While researchers are not solely focused on a specific disease, survey psychometrics have been developed to gather information that may be related to key childhood illnesses such as asthma, autism, diabetes, and obesity. Family health history, social history and medical history is integrated into the ancestral and genomic information from the families.
First 1,000 Days and Beyond Study at ITMI: What happens when enrolled
A variety of samples are collected from the family trio, parents and child during the first, second and third trimesters of pregnancy, at birth, and at regular intervals. Other family members such as grandparents, siblings, aunts and uncles may also participate.

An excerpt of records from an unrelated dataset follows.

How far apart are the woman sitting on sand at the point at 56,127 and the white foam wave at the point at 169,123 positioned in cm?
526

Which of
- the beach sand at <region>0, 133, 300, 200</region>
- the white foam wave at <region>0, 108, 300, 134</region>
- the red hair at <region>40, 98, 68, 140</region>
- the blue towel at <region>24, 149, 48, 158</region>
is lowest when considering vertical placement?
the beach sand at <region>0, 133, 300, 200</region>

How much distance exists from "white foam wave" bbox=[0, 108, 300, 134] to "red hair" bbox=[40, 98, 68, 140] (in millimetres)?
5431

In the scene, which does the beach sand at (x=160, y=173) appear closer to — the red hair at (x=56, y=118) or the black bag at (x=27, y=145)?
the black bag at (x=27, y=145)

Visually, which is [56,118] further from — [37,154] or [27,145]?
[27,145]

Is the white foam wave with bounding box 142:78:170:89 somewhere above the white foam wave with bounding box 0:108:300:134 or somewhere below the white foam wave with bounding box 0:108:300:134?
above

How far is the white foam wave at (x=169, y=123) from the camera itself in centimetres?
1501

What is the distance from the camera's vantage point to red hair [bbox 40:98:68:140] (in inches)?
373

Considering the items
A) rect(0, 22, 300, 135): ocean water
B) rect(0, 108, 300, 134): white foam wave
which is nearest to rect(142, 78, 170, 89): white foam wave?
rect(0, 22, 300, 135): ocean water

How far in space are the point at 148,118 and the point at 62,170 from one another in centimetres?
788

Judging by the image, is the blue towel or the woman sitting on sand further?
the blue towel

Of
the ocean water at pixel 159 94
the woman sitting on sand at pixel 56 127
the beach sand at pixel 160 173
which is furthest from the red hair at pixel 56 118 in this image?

Throughout the study, parents provide updated information about their child, including health status, immunizations, growth and development measures. They provide home and community information related to nutrition, the environment, potential toxin exposure from parental workplaces, psychological issues and more.
Families have remained active in the study completing surveys every 6 months for a survey response rate of 86 percent with a goal for families to stay in the study until these babies reach the age of 18.
The accrual rate is approximately 100 new families per month. ITMI has currently obtained, with appropriate consent, samples from over 2,300 families. In 2015 whole-genome sequencing was completed for more than 1,000 families. The current target enrollment has expanded from an initial goal of 2,500 to 5,000 families, which will generate trio-based sequence data on 15,000 individuals in these trios as well as approximately 5,000 additional genomes from other relatives, according to current participation rates of these other individuals.
The longitudinal approach allows ITMI to look at several aspects of neonatal well-being and childhood health and development in potentially high-yield areas such as improving the newborn screening process and exploring the role of pharmacogenomics in minimizing patient safety events.